A chi sale da Fiordimonte a Fiastra, dopo la Chiesa di San Gregorio Martire di Vico, oltrepassato il bivio per Petrignano, è possibile vedere sulla sinistra una piccola ed isolata chiesetta che sorge in mezzo ad un campo.

E’ la Chiesa di Santa Croce (il titolo di San Vincenzo venne assunto nell’Ottocento) che venne edificata nel corso del XVII secolo e che fu, per secoli, la chiesa parrocchiale di Petrignano.

Dagli elementi stilistici non si è in grado di risalire con esattezza all’anno in cui essa venne costruita ma possiamo presumere che la sua edificazione possa essere avvenuta verso il 1628 (come anticamente era possibile leggere sulla porta). Esternamente si presenta semplice con finestre rettangolari ed un portale ad arco e, sul lato destro, un campanile a vela privo della campana. L’interno è sprovvisto di tutto ciò che l’abbelliva tra cui tre altari di legno dipinto e dorato, ognuno dei quali era dotato di paliotto (il pannello che riveste la faccia anteriore).

I due altari laterali erano dedicati alla Madonna di Loreto ed alla Madonna del Rosario. Il primo fu voluto nel 1609 da Ansovino di Bartolomeo di Petrignano mentre il secondo del 1645 sorse per volontà di Marsilio di Gioansanti Campanarii, un altro abitante del villaggio.
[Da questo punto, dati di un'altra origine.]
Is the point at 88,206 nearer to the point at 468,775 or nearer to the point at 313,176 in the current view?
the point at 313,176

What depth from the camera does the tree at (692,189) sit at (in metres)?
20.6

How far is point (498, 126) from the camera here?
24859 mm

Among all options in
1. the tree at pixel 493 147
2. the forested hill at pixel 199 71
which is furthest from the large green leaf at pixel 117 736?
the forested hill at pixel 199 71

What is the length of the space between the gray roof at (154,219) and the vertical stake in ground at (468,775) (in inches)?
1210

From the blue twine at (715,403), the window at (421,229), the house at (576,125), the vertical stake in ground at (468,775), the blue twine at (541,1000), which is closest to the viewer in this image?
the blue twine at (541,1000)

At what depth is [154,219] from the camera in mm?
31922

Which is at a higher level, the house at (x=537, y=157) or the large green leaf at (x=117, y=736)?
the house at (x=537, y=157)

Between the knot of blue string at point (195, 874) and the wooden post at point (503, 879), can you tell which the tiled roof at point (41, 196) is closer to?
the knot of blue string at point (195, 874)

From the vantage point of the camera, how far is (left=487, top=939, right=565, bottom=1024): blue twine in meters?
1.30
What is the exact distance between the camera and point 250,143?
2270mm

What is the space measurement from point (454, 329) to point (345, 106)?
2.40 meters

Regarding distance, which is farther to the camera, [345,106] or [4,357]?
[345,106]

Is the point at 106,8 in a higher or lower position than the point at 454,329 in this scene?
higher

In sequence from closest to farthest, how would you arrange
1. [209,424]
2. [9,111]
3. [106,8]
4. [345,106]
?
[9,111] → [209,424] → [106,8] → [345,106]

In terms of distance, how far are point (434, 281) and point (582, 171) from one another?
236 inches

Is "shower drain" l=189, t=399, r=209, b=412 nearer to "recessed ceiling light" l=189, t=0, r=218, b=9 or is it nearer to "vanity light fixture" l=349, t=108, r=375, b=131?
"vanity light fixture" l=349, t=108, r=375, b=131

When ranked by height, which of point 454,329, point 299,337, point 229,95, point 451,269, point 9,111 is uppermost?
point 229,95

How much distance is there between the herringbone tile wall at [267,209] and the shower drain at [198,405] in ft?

L’altare maggiore era adornato da una tela seicentesca rappresentante il Cristo con il corpo livido, la Vergine Maria, San Giovanni e la Maddalena con i capelli d’oro nell’atto di abbracciare la croce. In basso vi era inciso il nome Nicolò Liberati che non era l’autore bensì il committente.

Il Liberati era un signore di Petrignano emigrato a Roma dove aveva fatto fortuna con un panificio che, nel 1641, fece un’ingente donazione alla chiesa del suo paese nativo.

Degno di essere ammirato è anche un fonte battesimale del XVII secolo con rustica vasca in pietra che venne scolpito da Giovanni Pietro Campanari, un umile artigiano del posto.

Dal 1616 la chiesa assunse il titolo di parrocchia e lo rimase fino al 1783, anno in cui fu unita a quella di San Gregorio Martire della frazione diVico.